A chamber ensemble swims in the subtle undercurrent of menace and
despair that runs through “Infusion,” the low strings groaning beneath
the tense apprehension of the bowed violins. This is the darkest hour
of the film, that extended instant of total despair when odds are
insurmountable, decks are stacked, all hope is lost and fortune
tellers shake their heads in dismay. Trumpets are introduced in the
final thirty seconds as the breaking of dawn and the revelation of a
course of action is revealed. The music shifts immediately, springing
into the industrial beat of “Delos (one way – slight return),” an
action sequence track where the slow despair of “Infusion” is
dismissed by blocky beats and grainy static. And guitars find their
way into the chaotic mix as “Exile” thunders through, a turbulence
that swirls everything together (including a few random cows that have
wandered across the road to provide some vocal samples) into a heady
mix of Autobahn pursuit.

Subtitled “Fairy Tales for the Illiterati,” Artridge’s first record,
Finished Soundtracks for an Unshot Film, plays out like movie music
for an urban European gangster flick, something that Guy Ritchie may
have shot before he tried to support his wife’s attempts at cinematic
validation.

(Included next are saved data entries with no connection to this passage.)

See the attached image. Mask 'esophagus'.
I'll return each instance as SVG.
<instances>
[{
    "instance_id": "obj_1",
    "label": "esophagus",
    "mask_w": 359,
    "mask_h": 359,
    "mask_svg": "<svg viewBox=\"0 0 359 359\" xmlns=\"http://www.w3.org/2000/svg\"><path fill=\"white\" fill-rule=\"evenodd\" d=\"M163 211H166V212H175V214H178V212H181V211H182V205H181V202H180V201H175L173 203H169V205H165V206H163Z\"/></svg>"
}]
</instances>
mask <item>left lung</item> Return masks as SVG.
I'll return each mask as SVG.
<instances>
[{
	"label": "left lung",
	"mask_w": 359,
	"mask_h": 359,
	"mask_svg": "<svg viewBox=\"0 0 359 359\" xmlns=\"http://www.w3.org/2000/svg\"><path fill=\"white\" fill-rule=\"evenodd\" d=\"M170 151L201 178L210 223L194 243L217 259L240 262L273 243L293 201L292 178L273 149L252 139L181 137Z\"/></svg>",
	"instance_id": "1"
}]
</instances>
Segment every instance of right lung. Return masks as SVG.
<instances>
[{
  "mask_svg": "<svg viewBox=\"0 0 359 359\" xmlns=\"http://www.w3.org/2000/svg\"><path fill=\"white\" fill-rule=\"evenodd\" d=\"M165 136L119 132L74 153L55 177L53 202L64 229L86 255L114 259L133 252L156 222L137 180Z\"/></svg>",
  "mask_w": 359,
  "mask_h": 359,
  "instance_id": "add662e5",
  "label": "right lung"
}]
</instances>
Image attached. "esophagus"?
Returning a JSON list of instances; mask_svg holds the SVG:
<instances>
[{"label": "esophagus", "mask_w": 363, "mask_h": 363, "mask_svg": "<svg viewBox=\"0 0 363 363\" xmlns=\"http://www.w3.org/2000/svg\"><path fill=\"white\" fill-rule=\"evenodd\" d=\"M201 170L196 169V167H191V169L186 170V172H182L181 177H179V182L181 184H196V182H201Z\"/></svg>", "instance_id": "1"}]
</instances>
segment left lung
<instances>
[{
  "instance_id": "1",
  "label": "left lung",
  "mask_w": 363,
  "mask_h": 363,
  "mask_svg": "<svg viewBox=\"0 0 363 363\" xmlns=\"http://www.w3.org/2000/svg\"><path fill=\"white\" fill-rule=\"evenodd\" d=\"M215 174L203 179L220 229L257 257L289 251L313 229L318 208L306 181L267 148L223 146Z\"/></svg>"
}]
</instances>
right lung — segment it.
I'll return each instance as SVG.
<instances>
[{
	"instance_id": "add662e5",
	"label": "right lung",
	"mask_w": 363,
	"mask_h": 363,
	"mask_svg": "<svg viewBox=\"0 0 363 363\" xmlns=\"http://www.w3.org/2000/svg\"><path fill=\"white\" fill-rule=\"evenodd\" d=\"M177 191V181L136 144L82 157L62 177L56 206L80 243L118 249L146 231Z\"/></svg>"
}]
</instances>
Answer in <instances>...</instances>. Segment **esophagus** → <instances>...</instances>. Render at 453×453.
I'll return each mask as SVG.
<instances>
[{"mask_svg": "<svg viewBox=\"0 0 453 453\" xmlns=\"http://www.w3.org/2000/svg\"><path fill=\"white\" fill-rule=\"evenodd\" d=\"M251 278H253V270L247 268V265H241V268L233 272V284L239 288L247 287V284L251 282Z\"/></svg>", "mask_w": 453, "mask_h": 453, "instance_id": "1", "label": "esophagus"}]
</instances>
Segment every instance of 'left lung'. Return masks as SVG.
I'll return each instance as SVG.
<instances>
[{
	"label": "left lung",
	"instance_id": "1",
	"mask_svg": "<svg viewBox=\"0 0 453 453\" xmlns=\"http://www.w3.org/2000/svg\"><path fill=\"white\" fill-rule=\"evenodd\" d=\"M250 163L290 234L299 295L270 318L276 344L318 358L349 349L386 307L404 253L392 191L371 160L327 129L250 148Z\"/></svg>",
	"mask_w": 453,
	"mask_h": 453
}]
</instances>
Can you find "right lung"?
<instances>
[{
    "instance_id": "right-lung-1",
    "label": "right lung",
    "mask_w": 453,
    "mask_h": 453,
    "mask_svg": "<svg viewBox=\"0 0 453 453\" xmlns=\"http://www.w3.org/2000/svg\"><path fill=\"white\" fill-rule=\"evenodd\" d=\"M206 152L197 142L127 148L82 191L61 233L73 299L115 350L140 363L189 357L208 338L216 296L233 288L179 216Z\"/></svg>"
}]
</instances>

There’s a liberating Continental energy to the
instrumental work — a fine cigarettes, old wine, stolen art, chase
scenes through historical architecture, sexy women in silk dresses,
men in Italian-tailored action pants vibe to the music. A good
soundtrack can go a long way to making a plan seem possible. Now, if
you’ll excuse me, I’ve got a heist at the Louvre to organize. I’ve
got the right mood music.

Finished Soundtracks for Unshot Films is out now through SX Distribution.